Azione richiesta:
Riscrivi la parte che va dall'inizio delle voci fino alla riga che contiene "What is the value for 2015 in", compresa, sostituendo "legend" con "key" e lasciando invariato tutto il resto.

Voci fornite:
■ ■ ■ ■ ■ ■ ■

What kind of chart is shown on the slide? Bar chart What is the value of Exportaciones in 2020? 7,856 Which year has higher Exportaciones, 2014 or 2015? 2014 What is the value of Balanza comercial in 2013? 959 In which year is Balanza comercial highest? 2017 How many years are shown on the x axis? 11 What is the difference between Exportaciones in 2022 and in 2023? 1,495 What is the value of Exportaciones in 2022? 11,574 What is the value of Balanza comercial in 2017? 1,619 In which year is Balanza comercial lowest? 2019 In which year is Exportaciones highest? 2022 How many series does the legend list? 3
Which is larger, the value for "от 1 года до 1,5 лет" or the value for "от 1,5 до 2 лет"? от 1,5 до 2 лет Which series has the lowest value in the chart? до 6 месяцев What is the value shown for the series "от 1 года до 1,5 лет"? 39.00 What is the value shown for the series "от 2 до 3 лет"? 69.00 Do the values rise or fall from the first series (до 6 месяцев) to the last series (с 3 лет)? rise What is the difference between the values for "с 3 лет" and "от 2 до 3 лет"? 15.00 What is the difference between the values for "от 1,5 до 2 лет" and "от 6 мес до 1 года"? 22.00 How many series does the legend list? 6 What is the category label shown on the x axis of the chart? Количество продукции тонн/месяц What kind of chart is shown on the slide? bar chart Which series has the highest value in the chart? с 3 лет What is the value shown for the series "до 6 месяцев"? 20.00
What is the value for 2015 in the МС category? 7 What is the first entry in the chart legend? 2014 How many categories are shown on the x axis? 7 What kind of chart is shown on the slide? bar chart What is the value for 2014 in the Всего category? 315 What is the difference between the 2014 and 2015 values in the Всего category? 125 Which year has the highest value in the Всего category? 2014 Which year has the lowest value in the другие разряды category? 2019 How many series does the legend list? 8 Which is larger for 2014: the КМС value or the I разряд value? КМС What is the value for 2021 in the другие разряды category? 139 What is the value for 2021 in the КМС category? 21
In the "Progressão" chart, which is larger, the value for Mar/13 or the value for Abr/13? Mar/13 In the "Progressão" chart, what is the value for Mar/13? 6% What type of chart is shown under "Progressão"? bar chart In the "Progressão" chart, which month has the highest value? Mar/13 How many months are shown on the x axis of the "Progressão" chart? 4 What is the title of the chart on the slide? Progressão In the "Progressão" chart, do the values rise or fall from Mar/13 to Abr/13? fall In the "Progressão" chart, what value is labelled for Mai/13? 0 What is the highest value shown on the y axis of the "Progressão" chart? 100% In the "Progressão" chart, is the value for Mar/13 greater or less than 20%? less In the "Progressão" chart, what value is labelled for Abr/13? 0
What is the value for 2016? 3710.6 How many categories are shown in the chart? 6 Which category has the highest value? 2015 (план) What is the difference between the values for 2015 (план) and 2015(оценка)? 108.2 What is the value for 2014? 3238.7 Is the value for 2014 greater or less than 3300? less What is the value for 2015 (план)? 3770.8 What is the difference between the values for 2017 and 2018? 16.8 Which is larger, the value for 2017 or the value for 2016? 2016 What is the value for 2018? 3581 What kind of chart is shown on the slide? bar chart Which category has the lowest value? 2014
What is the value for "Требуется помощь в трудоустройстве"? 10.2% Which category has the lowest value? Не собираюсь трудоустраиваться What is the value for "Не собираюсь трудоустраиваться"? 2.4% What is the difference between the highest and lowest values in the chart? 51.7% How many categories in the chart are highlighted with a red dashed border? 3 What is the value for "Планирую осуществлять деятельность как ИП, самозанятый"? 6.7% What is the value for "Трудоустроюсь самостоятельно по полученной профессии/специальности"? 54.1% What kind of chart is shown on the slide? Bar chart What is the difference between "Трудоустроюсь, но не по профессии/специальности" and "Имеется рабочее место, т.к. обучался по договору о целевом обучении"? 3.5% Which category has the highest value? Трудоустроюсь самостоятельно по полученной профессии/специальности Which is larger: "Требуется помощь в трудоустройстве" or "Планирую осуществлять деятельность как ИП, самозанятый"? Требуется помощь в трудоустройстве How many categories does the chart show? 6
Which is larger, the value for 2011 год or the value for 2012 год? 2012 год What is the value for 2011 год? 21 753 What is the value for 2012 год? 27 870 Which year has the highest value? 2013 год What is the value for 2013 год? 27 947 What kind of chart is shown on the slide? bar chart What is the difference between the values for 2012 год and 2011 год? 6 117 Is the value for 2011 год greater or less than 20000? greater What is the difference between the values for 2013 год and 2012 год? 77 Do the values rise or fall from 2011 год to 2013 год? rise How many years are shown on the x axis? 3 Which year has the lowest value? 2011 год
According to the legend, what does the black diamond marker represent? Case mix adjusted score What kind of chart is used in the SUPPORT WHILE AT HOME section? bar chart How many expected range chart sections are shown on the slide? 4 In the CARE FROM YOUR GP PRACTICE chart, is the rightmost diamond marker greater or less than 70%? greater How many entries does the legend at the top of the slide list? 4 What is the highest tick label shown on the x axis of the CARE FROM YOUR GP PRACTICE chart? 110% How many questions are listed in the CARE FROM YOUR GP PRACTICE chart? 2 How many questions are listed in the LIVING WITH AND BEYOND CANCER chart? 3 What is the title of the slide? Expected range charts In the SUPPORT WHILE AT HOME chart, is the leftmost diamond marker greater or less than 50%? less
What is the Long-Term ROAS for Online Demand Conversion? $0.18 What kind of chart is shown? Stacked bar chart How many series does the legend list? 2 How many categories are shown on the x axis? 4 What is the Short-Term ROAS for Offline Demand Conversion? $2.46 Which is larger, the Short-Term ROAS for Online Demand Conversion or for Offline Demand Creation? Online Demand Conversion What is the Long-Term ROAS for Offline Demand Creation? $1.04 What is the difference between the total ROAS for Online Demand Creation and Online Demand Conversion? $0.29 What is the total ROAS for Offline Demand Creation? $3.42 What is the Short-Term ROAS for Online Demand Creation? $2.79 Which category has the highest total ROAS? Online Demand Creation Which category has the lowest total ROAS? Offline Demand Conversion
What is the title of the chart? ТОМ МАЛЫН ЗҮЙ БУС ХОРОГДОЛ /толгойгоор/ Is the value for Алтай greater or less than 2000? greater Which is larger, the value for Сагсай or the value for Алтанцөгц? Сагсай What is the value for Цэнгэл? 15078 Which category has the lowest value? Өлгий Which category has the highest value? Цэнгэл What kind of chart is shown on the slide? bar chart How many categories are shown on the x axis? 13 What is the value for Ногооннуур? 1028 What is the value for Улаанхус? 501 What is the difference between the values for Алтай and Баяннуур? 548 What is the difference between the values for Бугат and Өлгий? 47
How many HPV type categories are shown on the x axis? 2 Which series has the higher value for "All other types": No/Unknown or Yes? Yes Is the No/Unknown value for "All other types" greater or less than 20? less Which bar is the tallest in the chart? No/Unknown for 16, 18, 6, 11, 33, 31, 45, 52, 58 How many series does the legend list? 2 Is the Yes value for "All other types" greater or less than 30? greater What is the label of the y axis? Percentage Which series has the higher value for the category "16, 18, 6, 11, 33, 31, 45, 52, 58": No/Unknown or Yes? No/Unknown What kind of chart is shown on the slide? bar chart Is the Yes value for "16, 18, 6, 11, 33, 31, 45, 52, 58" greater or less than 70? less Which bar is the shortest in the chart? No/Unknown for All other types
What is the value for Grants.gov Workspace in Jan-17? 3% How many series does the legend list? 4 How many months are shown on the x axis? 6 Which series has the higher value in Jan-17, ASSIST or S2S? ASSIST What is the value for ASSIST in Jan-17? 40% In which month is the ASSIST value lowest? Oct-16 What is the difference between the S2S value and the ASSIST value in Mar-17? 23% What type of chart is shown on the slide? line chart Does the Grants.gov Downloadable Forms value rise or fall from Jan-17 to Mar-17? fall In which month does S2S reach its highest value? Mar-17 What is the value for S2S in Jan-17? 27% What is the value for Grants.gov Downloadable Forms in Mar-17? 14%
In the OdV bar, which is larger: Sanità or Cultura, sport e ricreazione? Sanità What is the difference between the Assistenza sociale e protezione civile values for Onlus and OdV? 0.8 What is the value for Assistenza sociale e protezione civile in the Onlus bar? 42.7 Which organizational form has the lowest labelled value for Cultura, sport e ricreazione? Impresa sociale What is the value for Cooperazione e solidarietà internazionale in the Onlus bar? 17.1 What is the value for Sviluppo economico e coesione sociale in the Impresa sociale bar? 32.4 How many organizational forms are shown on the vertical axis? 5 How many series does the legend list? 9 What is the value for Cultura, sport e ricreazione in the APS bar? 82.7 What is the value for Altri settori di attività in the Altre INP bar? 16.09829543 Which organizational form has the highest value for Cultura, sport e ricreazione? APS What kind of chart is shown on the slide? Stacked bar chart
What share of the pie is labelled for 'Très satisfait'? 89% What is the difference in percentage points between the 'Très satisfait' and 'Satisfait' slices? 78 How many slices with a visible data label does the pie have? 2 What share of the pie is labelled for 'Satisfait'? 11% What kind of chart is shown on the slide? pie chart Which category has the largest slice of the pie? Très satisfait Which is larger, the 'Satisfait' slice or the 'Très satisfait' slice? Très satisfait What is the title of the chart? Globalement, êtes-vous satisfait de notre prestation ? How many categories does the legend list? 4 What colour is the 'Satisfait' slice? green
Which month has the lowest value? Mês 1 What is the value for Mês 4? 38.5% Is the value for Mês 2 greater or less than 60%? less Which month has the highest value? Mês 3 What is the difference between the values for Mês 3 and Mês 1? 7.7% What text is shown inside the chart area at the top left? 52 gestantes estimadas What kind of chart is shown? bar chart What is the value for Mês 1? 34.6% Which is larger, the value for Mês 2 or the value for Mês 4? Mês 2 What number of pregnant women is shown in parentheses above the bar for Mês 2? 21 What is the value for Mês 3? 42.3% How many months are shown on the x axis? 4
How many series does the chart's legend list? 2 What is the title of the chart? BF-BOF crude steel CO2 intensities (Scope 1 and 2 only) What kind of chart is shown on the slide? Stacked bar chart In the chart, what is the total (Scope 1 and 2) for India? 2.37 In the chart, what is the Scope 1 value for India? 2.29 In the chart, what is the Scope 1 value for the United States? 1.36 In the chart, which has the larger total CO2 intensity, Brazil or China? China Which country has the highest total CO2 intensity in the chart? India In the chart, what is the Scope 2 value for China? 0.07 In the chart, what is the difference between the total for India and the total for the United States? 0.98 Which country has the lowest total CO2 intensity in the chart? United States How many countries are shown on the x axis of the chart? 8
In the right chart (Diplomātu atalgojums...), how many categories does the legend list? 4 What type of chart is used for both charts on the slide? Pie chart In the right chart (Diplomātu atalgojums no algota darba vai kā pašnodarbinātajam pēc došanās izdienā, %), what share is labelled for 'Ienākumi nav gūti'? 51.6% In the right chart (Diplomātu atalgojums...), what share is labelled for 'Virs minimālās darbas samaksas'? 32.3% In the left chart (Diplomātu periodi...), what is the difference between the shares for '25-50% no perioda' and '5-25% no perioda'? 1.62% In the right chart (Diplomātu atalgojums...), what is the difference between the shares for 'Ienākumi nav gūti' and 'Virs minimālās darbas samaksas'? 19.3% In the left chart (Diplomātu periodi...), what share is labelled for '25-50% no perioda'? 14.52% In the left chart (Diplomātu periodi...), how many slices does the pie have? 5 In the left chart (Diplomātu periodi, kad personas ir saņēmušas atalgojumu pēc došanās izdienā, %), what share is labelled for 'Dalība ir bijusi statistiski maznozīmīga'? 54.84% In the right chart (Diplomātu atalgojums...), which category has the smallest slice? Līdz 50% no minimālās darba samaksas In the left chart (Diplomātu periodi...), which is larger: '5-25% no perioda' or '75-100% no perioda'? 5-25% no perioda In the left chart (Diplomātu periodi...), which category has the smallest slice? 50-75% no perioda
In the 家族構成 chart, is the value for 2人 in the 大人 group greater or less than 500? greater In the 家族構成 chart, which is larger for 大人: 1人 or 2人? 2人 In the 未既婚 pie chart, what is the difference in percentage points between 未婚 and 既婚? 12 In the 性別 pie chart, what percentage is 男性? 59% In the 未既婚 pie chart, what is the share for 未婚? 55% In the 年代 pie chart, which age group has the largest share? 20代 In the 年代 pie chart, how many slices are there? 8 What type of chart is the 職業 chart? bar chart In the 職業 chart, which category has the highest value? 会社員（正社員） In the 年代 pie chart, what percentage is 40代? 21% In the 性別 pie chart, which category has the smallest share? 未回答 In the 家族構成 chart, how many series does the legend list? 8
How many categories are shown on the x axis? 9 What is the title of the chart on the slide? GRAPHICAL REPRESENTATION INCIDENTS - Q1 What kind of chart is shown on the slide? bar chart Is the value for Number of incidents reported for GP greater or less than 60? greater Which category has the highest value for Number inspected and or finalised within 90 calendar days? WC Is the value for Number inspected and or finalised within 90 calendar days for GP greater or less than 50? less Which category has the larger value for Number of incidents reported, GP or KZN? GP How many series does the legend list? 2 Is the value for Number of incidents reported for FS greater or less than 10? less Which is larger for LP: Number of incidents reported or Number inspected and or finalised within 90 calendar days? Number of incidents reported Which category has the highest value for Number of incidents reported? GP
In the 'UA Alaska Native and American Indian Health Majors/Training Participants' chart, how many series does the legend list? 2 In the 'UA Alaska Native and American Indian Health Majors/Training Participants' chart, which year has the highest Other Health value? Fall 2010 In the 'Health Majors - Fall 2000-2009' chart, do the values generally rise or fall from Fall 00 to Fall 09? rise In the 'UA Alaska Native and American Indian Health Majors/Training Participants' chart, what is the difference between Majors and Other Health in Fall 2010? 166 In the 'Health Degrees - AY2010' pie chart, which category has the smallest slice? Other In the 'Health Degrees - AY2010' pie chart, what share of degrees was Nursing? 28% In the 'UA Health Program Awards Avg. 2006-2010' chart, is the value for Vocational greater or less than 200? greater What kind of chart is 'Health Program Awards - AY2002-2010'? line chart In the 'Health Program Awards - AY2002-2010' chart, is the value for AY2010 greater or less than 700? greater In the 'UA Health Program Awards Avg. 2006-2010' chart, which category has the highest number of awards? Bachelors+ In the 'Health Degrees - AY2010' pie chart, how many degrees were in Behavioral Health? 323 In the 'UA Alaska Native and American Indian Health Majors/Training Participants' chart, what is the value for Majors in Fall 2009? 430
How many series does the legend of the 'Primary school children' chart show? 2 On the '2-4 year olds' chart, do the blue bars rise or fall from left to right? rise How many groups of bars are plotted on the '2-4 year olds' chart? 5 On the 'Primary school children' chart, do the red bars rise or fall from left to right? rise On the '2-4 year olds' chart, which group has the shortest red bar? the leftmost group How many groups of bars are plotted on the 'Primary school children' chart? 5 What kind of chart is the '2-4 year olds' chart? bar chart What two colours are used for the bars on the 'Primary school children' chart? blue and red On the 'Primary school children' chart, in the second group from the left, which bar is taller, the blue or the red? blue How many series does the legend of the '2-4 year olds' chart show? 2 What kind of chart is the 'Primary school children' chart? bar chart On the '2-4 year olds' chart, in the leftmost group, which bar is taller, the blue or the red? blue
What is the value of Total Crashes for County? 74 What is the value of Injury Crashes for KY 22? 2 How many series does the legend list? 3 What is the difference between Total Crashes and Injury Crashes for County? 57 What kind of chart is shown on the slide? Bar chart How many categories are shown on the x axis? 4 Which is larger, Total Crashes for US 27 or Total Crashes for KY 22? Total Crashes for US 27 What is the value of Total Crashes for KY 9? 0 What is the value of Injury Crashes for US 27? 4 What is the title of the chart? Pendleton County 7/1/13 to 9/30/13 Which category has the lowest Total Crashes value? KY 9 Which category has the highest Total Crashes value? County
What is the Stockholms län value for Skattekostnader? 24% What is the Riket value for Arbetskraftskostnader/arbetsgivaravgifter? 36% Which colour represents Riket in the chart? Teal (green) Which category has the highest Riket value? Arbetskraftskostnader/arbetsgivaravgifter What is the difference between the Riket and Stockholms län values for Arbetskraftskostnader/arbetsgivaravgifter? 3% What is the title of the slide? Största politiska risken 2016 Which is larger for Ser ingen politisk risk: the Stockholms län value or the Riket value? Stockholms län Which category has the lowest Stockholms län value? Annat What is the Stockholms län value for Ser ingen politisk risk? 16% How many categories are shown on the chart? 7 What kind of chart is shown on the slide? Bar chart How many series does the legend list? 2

■ ■ ■ ■ ■ ■ ■

Risultato dell'esercizio:
What kind of chart is shown on the slide? Bar chart What is the value of Exportaciones in 2020? 7,856 Which year has higher Exportaciones, 2014 or 2015? 2014 What is the value of Balanza comercial in 2013? 959 In which year is Balanza comercial highest? 2017 How many years are shown on the x axis? 11 What is the difference between Exportaciones in 2022 and in 2023? 1,495 What is the value of Exportaciones in 2022? 11,574 What is the value of Balanza comercial in 2017? 1,619 In which year is Balanza comercial lowest? 2019 In which year is Exportaciones highest? 2022 How many series does the key list? 3
Which is larger, the value for "от 1 года до 1,5 лет" or the value for "от 1,5 до 2 лет"? от 1,5 до 2 лет Which series has the lowest value in the chart? до 6 месяцев What is the value shown for the series "от 1 года до 1,5 лет"? 39.00 What is the value shown for the series "от 2 до 3 лет"? 69.00 Do the values rise or fall from the first series (до 6 месяцев) to the last series (с 3 лет)? rise What is the difference between the values for "с 3 лет" and "от 2 до 3 лет"? 15.00 What is the difference between the values for "от 1,5 до 2 лет" and "от 6 мес до 1 года"? 22.00 How many series does the key list? 6 What is the category label shown on the x axis of the chart? Количество продукции тонн/месяц What kind of chart is shown on the slide? bar chart Which series has the highest value in the chart? с 3 лет What is the value shown for the series "до 6 месяцев"? 20.00
What is the value for 2015 in the МС category? 7 What is the first entry in the chart key? 2014 How many categories are shown on the x axis? 7 What kind of chart is shown on the slide? bar chart What is the value for 2014 in the Всего category? 315 What is the difference between the 2014 and 2015 values in the Всего category? 125 Which year has the highest value in the Всего category? 2014 Which year has the lowest value in the другие разряды category? 2019 How many series does the key list? 8 Which is larger for 2014: the КМС value or the I разряд value? КМС What is the value for 2021 in the другие разряды category? 139 What is the value for 2021 in the КМС category? 21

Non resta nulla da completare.